China s Outback
Australia is uneasily perched on the frontier of a new world order—based in Beijing
KERRY BROWN
© BERND LEITNER/IMAGEBROKER/REX/SHUTTERSTOCK
I started learning Mandarin in earnest a quarter of a century ago, just after moving to Melbourne. Recognised as the world’s best preserved Victorian city, it also has a vibrant, long-established Chinatown. My wanderings there during lunch breaks whetted my appetite. In the evenings, I memorised characters and learned the pinyin system used to transliterate Chinese characters. For a novice, Melbourne was a Mandarin learner’s paradise.
But travelling on the Great Ocean Road to Adelaide on holiday exposed a less positive side of the story. A monument halfway along this route records the murder of Chinese prospectors who came to find their fortune in the newly opened goldfields of 19th-century Victoria. On my arrival at the nearest town, one inhabitant ranted to me about how the country was being overtaken by “Asians from the north.” The real story of the land that used to call itself the lucky country is not one of unalloyed cordial contentment with China and the Chinese.
The ambiguity in Australian attitudes to Asia in general, and China in particular, has long bubbled under the surface of Australian politics. More progressive politicians such as Paul Keating in the 1990s, and even arguably Gough Whitlam back in the 1970s, have seen openness to Asia as a way to move on from the colonial past. But there has always been resistance from Australian traditionalists too.
Tensions, however, are now boiling over. Just before Christmas a crucial by-election was held in Bennelong in New South Wales. A Liberal MP was defending a seat on which the Coalition government’s tiny majority depended. The campaign was dominated by a leaked letter of mysterious provenance, urging the local Chinese community to vote against the “anti-Chinese” government in Canberra. The letter was taken as conveying the views of the Beijing authorities to the Chinese diaspora. The perception of outside interference produced a backlash, and the Liberal candidate was able to cling on despite a strong swing to the Australian Labor Party.

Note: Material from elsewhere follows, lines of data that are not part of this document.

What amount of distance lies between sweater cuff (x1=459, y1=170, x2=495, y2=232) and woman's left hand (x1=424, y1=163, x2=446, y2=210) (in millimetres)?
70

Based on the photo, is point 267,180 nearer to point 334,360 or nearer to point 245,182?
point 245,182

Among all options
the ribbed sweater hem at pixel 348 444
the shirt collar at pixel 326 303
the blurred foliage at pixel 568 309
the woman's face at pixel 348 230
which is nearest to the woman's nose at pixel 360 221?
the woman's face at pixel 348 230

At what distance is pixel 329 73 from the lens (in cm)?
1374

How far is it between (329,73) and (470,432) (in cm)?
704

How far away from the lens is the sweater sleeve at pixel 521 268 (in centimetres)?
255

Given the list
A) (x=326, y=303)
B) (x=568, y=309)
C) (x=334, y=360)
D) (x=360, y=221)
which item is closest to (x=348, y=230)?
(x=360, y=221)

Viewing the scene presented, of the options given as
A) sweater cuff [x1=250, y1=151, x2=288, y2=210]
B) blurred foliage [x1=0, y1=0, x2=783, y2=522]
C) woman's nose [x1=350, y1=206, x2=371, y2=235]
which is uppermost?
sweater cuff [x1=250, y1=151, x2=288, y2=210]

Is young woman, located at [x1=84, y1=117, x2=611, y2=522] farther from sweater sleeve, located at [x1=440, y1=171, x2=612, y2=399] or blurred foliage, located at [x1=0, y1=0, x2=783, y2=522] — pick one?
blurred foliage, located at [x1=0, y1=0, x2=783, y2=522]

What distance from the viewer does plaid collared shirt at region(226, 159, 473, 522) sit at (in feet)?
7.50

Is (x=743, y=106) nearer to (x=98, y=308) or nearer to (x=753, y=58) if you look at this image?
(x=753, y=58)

The reason why the topic of China is now electric in Australian politics is not hard to fathom. Geography and economics are forcing Australia to begin a disruptive and painful adjustment that all western nations may eventually have to make—to a world order with Beijing at its centre. Whatever happens in global geopolitics, Australia cannot afford to anguish about whether it is Asian or not. China became its largest trading partner in 2010. Australia is becoming an Asian economy whether it likes it or not.
But nor can the country escape from the shadow of a single momentous and disruptive fact: for the first time in its history, its greatest economic ally is a country that holds profoundly different values, and in which the Communist Party holds a monopoly on power. No wonder Australians, who sit at the frontier of engagement with China, are nervous. But people in other democracies should pay heed to these dilemmas, for they may not escape them for long. And despite its more distant location, they could arise in Brexit Britain earlier than most, because an isolated country outside its own regional club will feel particular pressure to hold the new superpower close. For Britain, Australia is the canary in the Chinese-built coal mine.